Testicular cancer is a form of cancer that affects the testicles. The testicles (also called testes) are located inside the scrotum. The scrotum is a loose bag of skin underneath the penis. The testicles produce male sex hormones and sperm cells for reproduction.
The risk for developing testicular cancer is greater in men who have an undescended testicle.
Testicular cancer is an uncommon form of cancer. It most often affects men between the ages of 15 and 35. Testicular cancer is an uncommon form of cancer.
If testicular cancer is detected and treated in its early stages, there is a high survival rate. Testicular cancer can grow and spread to other parts of the body.

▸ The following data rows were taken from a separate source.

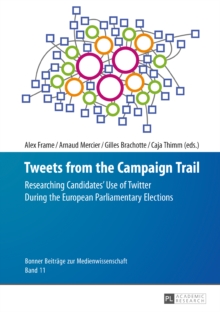 Image for Tweets from the campaign trail: researching candidates' use of Twitter during the European parliamentary elections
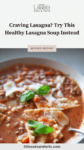 Close up of easy lasagna soup with text overlay, "Craving Lasagna_ Try This Healthy Lasagna Soup Instead."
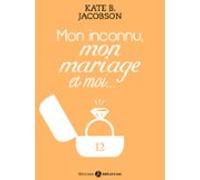 Mon Inconnu Mon Mariage Et Moi - Vol. 12 (ebook)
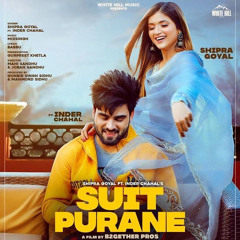 Suit Purane - Inder Chahal | Shipra Goyal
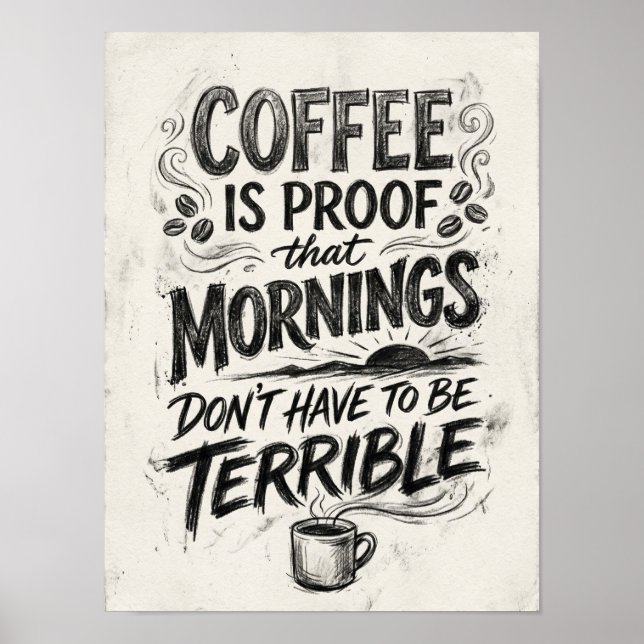 Affiche le café est la preuve que  (Devant)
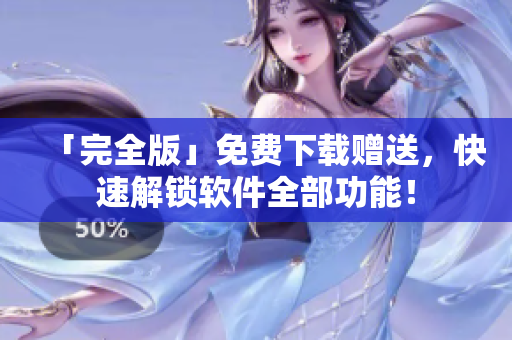 「完全版」免费下载赠送，快速解锁软件全部功能！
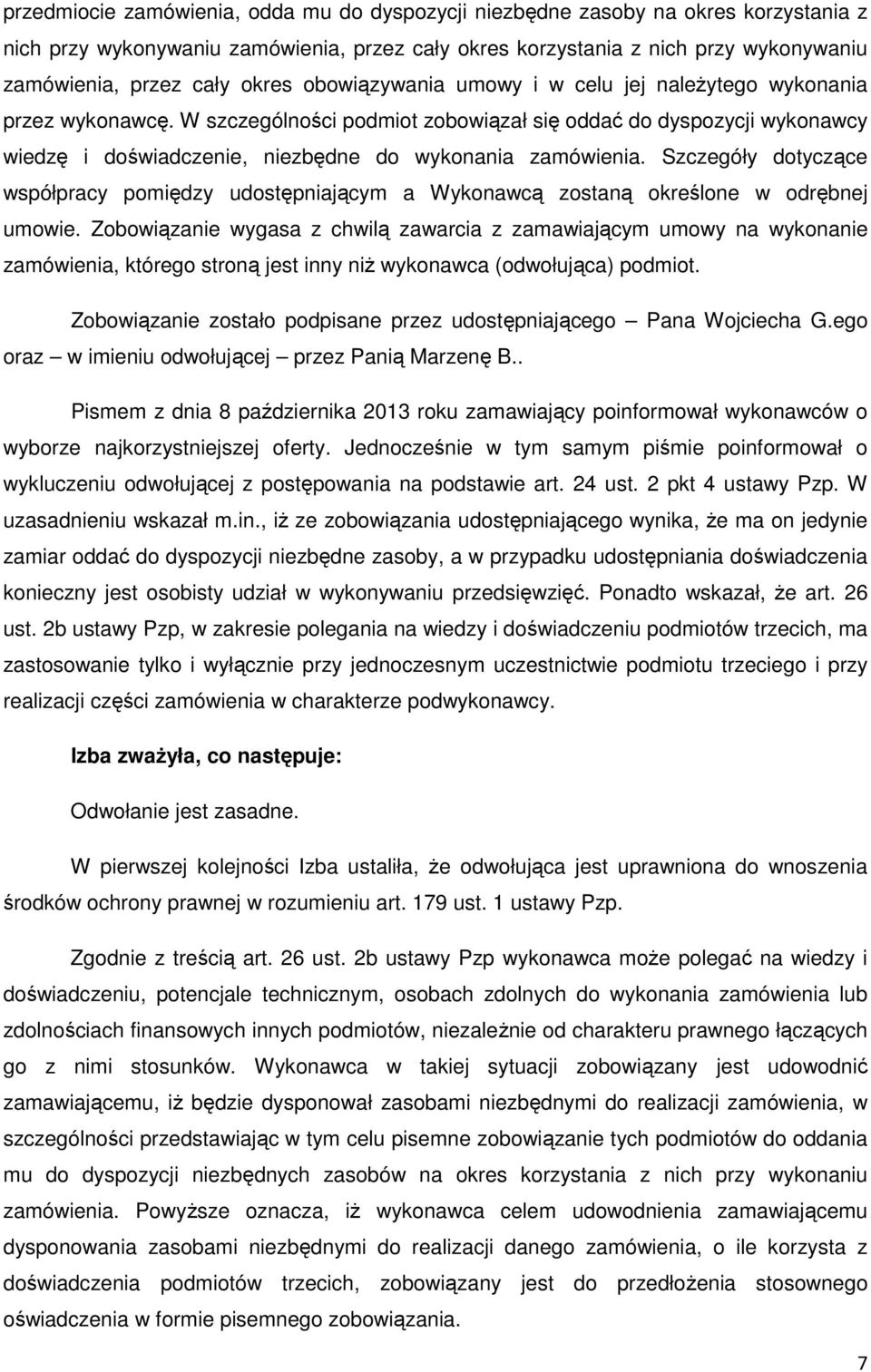 W szczególności podmiot zobowiązał się oddać do dyspozycji wykonawcy wiedzę i doświadczenie, niezbędne do wykonania zamówienia.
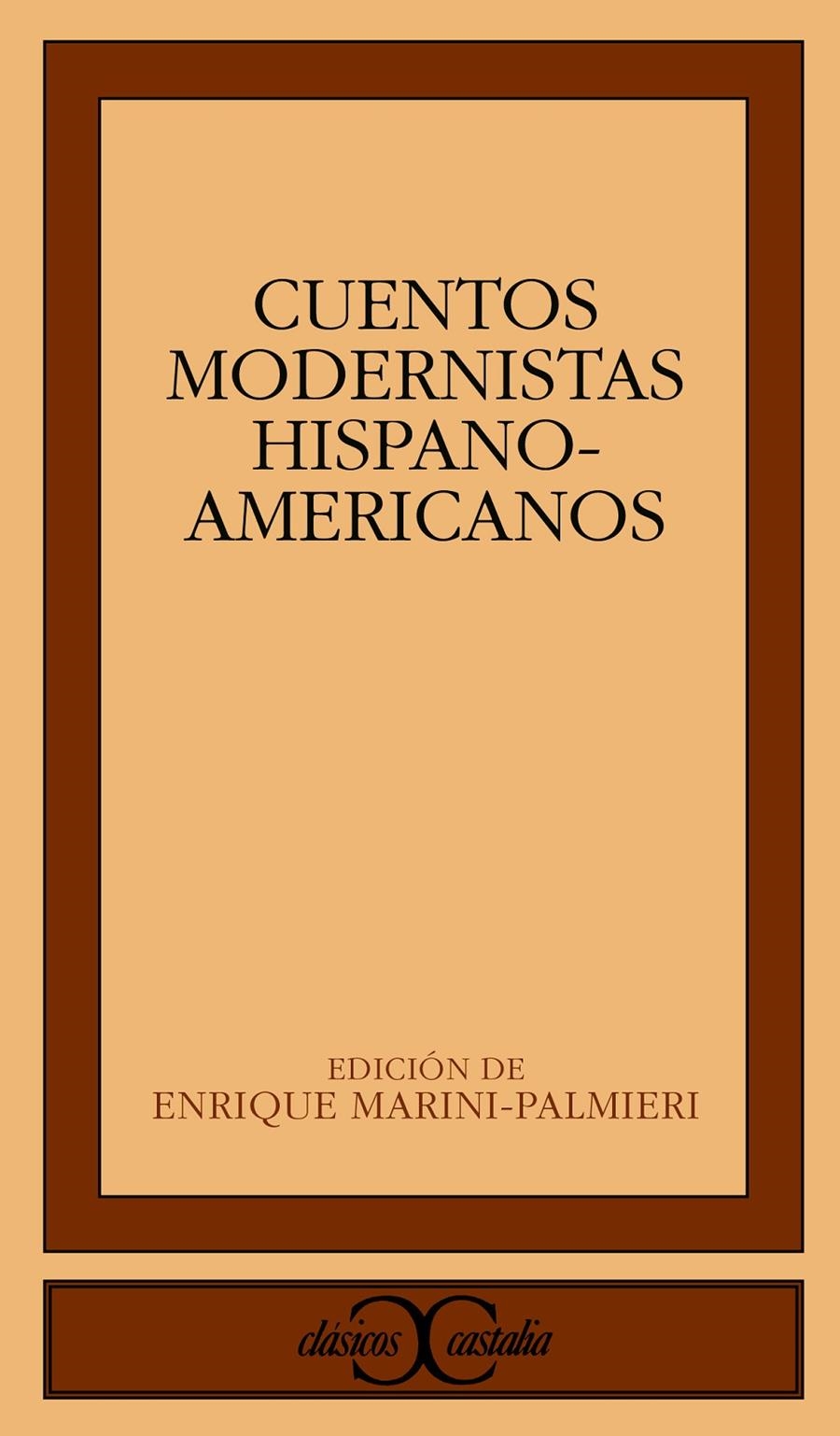 CUENTOS MODERNISTAS HISPANOAMERICANOS | 9788470395277 | Anónimas y colectivas | Llibreria La Gralla | Llibreria online de Granollers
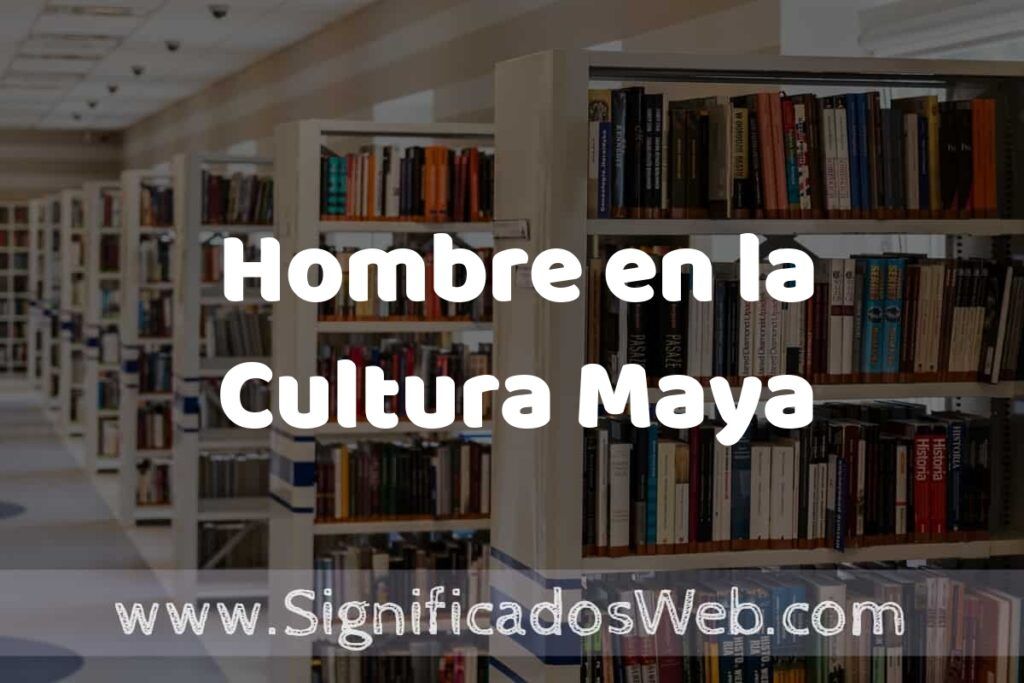 Concepto de Hombre en la Cultura Maya ✔️ Significado y Definición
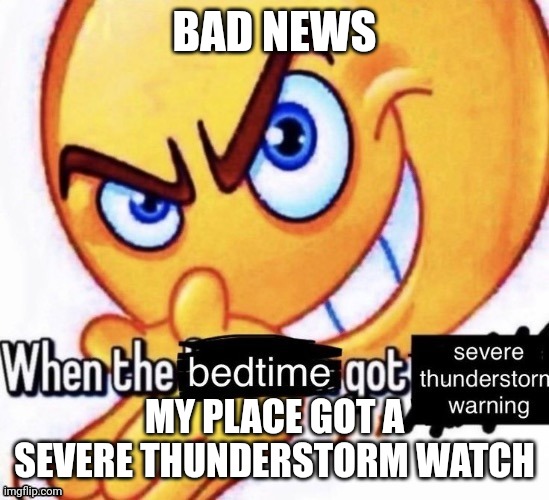 Bad news ? | BAD NEWS; MY PLACE GOT A SEVERE THUNDERSTORM WATCH | image tagged in when the bedtime got the severe thunderstorm warning | made w/ Imgflip meme maker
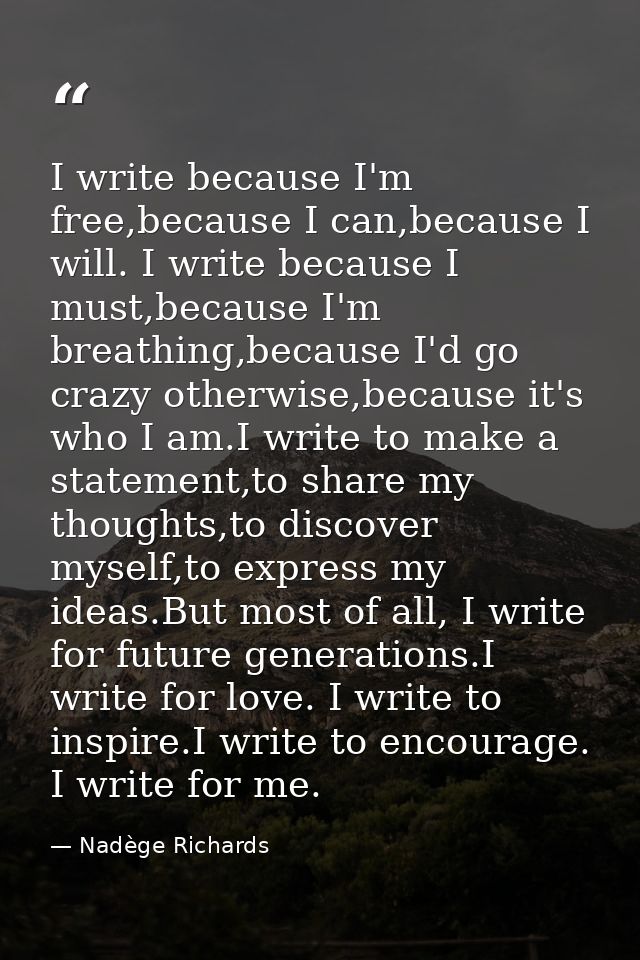 I write because I'm free,because I can,because I will. I write because I must,because I'm breathing,because I'd go crazy — Nadège Richards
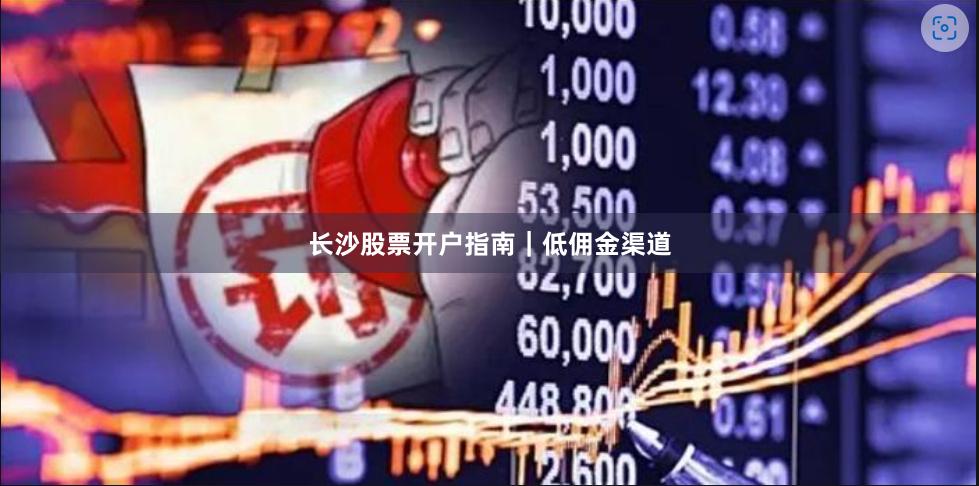 长沙股票开户指南｜低佣金渠道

Symptoms of Testicular Cancer?
There are no symptoms in the early stages. When symptoms do appear, the most common ones are:
hard lump in either testicle (lump is the first sign, it is usually painless)
swelling in a testicle
pain or discomfort in a testicle or scrotum
a heavy feeling in a testicle
a dull ache in the abdomen or groin
a sudden collection of fluid in the scrotum
enlargement or tenderness of the breasts
How Do I Perform A Testicular Self-Exam?
It is important to be familiar with the normal size, shape and weight of your testicles.
It is best to check yourself right after a hot shower. After a hot shower, the skin of the scrotum is relaxed and soft.
Using both hands, gently roll each testicle between your fingers.
Become familiar with the epididymis. The epididymis is a rope-like structure on the top and back of each testicle. The epididymis is not an abnormal lump.
Report any unusual swelling and lumps to your doctor.